Bridge measurements require that the datalogger excite the bridge with a precision excitation voltage. When long lead lengths are used to connect the bridge to the datalogger, the excitation voltage, at the bridge, will be less than the excitation voltage at the datalogger. This voltage drop is caused by the resistance of the wires connecting the bridge to the datalogger’s excitation channel. The excitation voltage drop can be compensated for by using a 3 Wire Half Bridge (Instruction 7), 4 Wire Half Bridge (Instruction 9), or 6 Wire Full Bridge (Instruction 9) measurement.
It takes a finite amount of time for the excitation voltage and signal voltage to stabilize to its true value. This time will vary with the lead length. For more information see the "Effect of Sensor Lead Lengths on the Signal Settling Time" section in the datalogger manuals (Section 13).
In general, if long lead lengths are required for bridge measurements, use the 3 or 4 Wire Half Bridge configuration over the 2 wire and the 6 Wire Full Bridge configuration instead of the 4 Wire Full Bridge. See the "Bridge Resistance Measurements" section in the datalogger manuals (Section 13).
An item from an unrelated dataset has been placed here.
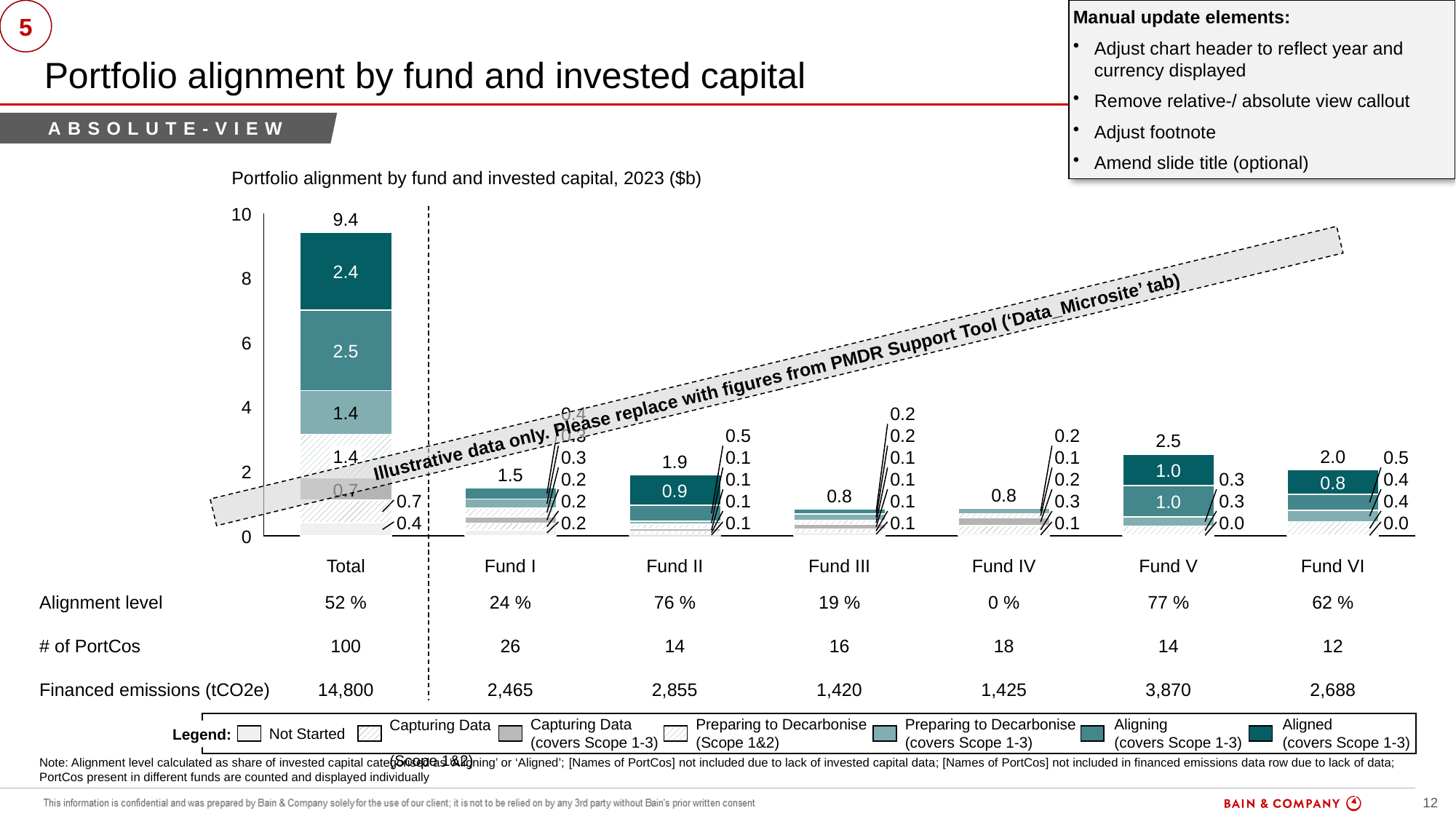
What is the value of the Aligned (covers Scope 1-3) segment in the Total bar? 2.4 Is the total for the Total bar greater or less than 8? greater Which has a larger total invested capital, Fund I or Fund II? Fund II What is the value of the Aligned (covers Scope 1-3) segment for Fund II? 0.9 What kind of chart is shown on the slide? Stacked bar chart What is the difference between the total for Fund V and the total for Fund VI? 0.5 What is the title of the chart? Portfolio alignment by fund and invested capital, 2023 ($b) Which fund (excluding Total) has the highest total invested capital? Fund V How many series does the legend list? 7 What is the alignment level shown for Fund V? 77 % What is the total invested capital shown for the Total bar? 9.4 How many categories are shown on the x axis of the chart? 7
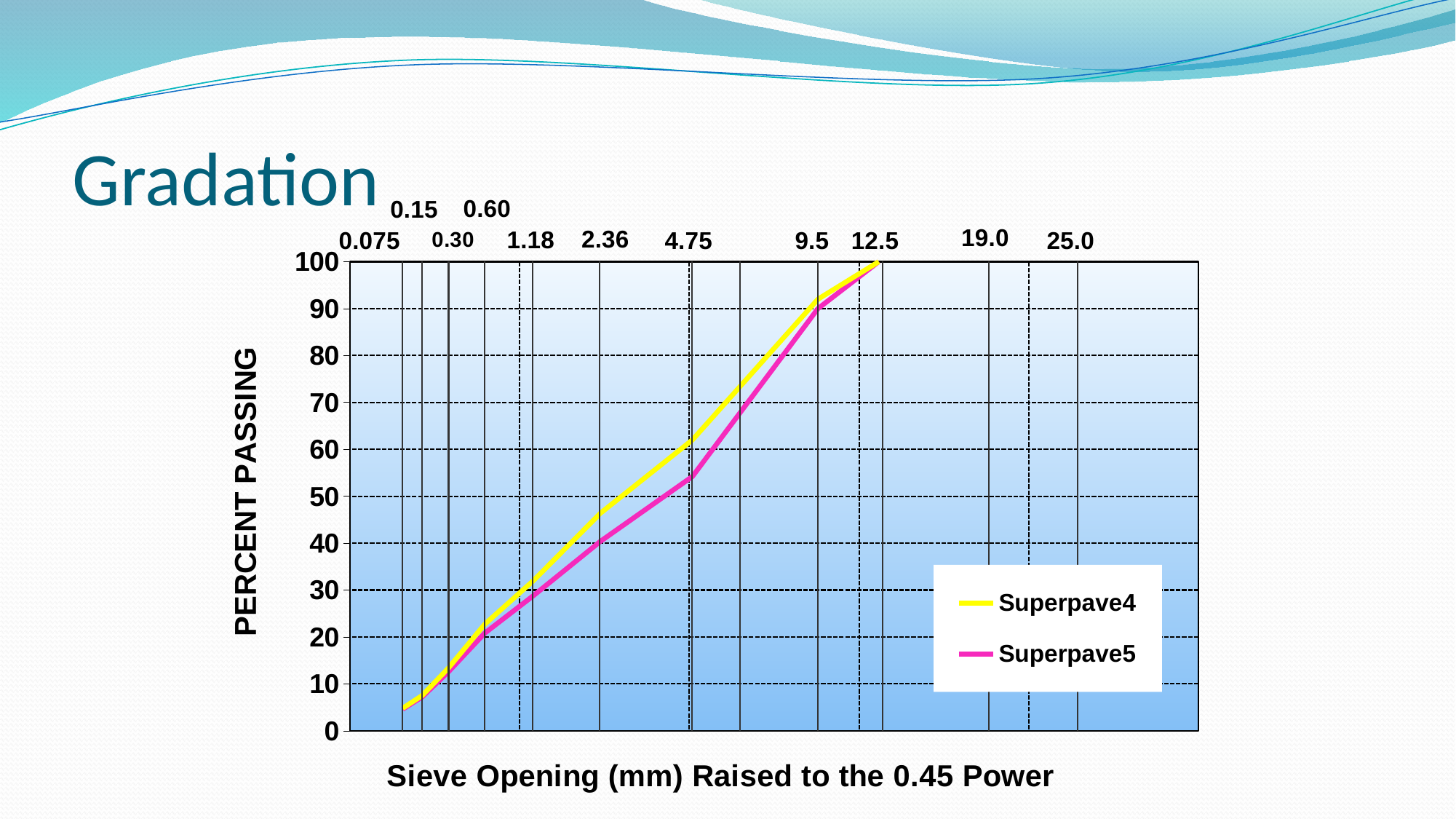
Is the value for Superpave4 at the 0.075 sieve greater or less than 10? less What kind of chart is shown on the slide? line chart Is the value for Superpave5 at the 4.75 sieve greater or less than 50? greater Is the value for Superpave5 at the 4.75 sieve greater or less than 60? less Which series is drawn in yellow? Superpave4 How many series does the legend list? 2 How many sieve opening sizes are labelled along the x axis? 11 At the 4.75 sieve, which series has the higher percent passing, Superpave4 or Superpave5? Superpave4 What is the title of the x axis? Sieve Opening (mm) Raised to the 0.45 Power At the 2.36 sieve, which series has the lower percent passing, Superpave4 or Superpave5? Superpave5 Do the percent passing values rise or fall as the sieve opening increases along the x axis? rise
The number of sensors that can be measured is determined by the sensor(s) and the datalogger(s). See the operators manual for your sensors to determine the channels each sensor uses, then go to our datalogger comparison chart available from this Web site for the number of analog channels, pulse counting channels, switched excitation channels, digital ports, and continuous analog ports provided by your datalogger.